Decision trees are denoted using the <TREE> tag within the object structure. Tree structures are inherently recursive in nature and so is the XML that represents them. It is perhaps best to explain the XML tree structure by comparing how the Expenses sample above compares to how the tree is displayed in Knowledge Builder, Figure 1 shows this.

Figure1. Expenses Tree

The root node, Grade has three splits coming off of it (Director, Senior Manager, and Junior Manager). In the XML it is represented like this:

        ...
        <NODE ATT="Grade" TYPE="LIST">
          <SPLIT>
            <LISTVAL VALUE="Director"/>
             ...
          </SPLIT>
          <SPLIT>
            <LISTVAL VALUE="Senior_Manager"/>
             ...
          </SPLIT>
          <SPLIT>
            <LISTVAL VALUE="Junior_Manager"/>
             ...
          </SPLIT>
        </NODE>
        ...

The <NODE> tag, has two attributes associated with it. The ATT attribute specifies the name of the tied object and the TYPE attribute specifies its type. If the tied object is a numeric then an additional tag is used called DECS to specify the number of decimal places. Within the <NODE> structure you can see the three sets of <SPLIT> tags which each hold <LISTVAL> tags that contain information about what the split is on. The VALUE attribute holds the object value name that is being split on. <LISTVAL> tags apply to List or Boolean tied objects, whereas <NUMVAL> tags apply to Numeric or Date tied objects. Another type of slit would be an attribute comparitor or the <ATTCOMP> tag. Examples of both of these and how they appear in Knowledge Builder are shown in Figures 2a and 2b.

Figure 2a Example of split

...
<NODE ATT="Cost" TYPE="NUMERIC" DECS="0">
  <SPLIT>
    <NUMVAL VALUE="50" COMP="LT"/>
    ...    
  </SPLIT>
  <SPLIT>
    <NUMVAL VALUE="50" COMP="GE"/>
    ...
  </SPLIT>
</NODE>
...

Figure 2b Example of split

...
<NODE ATT="CaseVoltage" TYPE="LIST">
  <SPLIT>
    <ATTCOMP ATT="CountryVoltage" TYPE="LIST" COMP="EQ"/>
    ...
  </SPLIT>
  <SPLIT>
    <ATTCOMP ATT="CountryVoltage" TYPE="LIST" COMP="NE"/>
    ...
  </SPLIT>
</NODE>
...

Both of the examples in figure two introduce the COMP attribute. This is the comparitor or threshold for the split.

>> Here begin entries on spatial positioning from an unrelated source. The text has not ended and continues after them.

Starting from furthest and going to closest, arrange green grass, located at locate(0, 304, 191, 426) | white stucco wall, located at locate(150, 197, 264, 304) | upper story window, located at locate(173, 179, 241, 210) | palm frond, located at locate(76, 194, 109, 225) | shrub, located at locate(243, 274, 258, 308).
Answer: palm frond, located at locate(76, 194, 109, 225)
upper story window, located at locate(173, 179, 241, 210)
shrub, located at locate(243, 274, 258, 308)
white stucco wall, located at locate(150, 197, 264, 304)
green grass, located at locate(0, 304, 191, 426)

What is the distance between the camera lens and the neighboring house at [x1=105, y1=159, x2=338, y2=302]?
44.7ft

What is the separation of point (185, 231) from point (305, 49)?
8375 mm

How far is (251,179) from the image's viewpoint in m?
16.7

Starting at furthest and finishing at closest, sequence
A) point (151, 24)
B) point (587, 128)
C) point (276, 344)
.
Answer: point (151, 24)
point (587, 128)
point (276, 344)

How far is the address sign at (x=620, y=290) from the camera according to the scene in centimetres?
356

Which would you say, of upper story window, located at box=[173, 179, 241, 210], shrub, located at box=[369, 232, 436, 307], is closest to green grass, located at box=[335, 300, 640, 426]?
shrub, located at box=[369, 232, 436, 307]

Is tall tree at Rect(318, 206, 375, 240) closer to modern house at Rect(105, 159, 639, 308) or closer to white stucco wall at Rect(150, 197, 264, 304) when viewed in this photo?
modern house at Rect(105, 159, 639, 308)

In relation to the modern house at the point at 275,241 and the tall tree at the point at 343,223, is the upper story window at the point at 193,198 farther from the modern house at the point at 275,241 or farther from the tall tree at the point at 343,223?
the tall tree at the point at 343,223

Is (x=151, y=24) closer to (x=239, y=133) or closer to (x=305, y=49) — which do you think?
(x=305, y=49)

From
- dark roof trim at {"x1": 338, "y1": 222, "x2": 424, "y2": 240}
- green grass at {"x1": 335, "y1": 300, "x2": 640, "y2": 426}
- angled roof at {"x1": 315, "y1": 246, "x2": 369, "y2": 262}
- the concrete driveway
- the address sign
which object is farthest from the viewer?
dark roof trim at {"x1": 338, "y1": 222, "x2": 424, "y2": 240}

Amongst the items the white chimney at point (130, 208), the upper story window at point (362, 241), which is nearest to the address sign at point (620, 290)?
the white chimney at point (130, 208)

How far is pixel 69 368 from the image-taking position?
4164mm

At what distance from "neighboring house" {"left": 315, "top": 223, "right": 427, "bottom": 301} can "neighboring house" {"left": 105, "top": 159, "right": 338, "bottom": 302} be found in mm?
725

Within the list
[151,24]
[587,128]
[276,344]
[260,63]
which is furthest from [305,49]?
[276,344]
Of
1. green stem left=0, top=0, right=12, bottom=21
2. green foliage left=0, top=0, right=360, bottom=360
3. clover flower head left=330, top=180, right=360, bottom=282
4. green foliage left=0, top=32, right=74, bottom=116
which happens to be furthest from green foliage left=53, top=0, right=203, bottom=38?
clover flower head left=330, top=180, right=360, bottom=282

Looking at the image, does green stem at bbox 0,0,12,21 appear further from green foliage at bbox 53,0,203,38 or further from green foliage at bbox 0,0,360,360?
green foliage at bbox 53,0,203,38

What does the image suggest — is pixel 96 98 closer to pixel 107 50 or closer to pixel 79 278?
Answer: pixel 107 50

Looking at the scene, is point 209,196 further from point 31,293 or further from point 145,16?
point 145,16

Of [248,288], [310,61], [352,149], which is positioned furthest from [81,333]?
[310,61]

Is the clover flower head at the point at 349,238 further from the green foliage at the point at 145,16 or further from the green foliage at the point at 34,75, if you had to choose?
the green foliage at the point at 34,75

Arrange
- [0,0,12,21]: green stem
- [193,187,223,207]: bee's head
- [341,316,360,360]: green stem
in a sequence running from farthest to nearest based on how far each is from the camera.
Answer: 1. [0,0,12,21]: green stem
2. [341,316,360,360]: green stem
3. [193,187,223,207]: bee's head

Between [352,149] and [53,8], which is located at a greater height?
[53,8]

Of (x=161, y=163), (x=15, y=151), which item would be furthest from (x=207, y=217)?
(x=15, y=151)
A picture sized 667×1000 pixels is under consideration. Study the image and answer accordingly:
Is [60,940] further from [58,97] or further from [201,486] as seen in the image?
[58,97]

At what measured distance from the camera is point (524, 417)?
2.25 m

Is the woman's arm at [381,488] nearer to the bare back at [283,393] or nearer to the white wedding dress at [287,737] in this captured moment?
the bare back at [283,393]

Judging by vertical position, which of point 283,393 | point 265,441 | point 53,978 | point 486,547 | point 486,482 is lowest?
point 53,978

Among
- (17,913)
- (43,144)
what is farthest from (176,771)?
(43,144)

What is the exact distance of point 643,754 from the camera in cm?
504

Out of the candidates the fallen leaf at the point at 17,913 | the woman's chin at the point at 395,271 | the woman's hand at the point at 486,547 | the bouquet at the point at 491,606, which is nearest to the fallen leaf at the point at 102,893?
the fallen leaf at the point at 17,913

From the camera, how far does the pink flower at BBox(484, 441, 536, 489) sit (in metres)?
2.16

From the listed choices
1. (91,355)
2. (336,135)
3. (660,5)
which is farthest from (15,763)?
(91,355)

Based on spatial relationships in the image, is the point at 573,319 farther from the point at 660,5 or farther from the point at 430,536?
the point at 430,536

The possible comparitor symbols and what they mean are shown below in Table 1.

ComparitorMeaning

LTLess Than

GEGreater than or Equal to

LELess than or Equal to

GTGreater Than

EQEqual to

NENot Equal to

NONENo threshold

SUBSETSubset

SUPERSETSuperset

INTERSECTIntersection

Table1. Tree Comparitors

The next area of decision trees is the leaf values or outcomes. The <LEAF> tag represents this and all it contains is the outcome value:

...
<LEAF VALUE="Reject" LEAF_FREQ="4"/>
...

The example above simply uses the VALUE attribute to set the outcome to "Reject". The LEAF_FREQ attribute can be left out of any ImportXML calls. Empty tree outcomes are represents with a VALUE of "Empty".

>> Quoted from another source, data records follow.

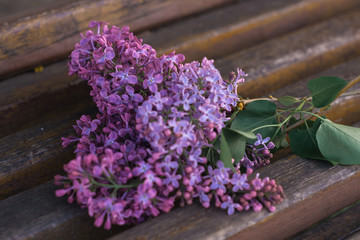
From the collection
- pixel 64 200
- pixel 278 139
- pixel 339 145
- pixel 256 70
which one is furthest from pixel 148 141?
pixel 256 70

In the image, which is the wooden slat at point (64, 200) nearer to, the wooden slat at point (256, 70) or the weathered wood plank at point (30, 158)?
the weathered wood plank at point (30, 158)

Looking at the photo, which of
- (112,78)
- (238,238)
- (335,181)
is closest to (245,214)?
(238,238)

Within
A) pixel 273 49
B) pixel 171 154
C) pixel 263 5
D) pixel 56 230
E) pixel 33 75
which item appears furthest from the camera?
pixel 263 5

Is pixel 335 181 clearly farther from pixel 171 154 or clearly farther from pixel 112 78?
pixel 112 78

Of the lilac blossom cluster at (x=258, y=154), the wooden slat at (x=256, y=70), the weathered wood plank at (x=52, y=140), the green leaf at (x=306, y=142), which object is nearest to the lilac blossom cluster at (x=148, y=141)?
the lilac blossom cluster at (x=258, y=154)

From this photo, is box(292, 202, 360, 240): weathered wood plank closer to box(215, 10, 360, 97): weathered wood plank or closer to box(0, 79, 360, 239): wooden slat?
box(0, 79, 360, 239): wooden slat

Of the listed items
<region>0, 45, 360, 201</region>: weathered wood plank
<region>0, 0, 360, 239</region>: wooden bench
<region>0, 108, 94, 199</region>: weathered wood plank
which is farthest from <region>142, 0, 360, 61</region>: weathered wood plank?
<region>0, 108, 94, 199</region>: weathered wood plank

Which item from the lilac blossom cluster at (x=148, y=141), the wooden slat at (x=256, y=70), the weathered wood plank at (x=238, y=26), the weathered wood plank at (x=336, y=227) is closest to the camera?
the lilac blossom cluster at (x=148, y=141)
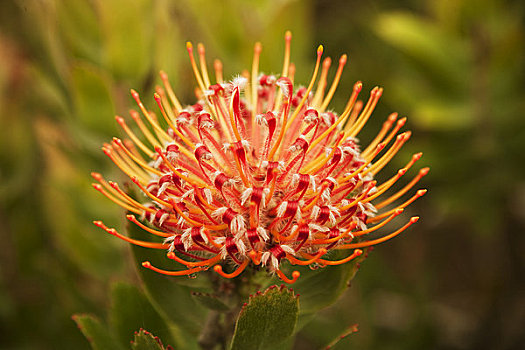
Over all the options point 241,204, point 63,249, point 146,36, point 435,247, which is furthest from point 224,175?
point 435,247

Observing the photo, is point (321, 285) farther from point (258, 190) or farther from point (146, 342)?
point (146, 342)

Figure 3 show the Claims decision tree from the Expenses example which holds two inline nodes.

Figure3. Claims Tree

This would produce an XML representation like:

        ...
        <INLINE ATT="Cost" TYPE="OBJECT" TIEDTYPE="NUMERIC">
          <INLINE ATT="Calculate_Less_Tax_PRC" TYPE="PROCEDURE">
            <NODE ATT="Services" TYPE="LIST">
              <SPLIT>
                ...
              </SPLIT>
              <SPLIT>
                ...
              </SPLIT>
            </NODE>
          </INLINE>
        </INLINE>
        ...

As you can see the if the type of node is an object then a TIEDTYPE attribute is required to indicate the nodes type, otherwise the type can be PROCEDURE, DIALOG, REPORT to indicate objects of that type.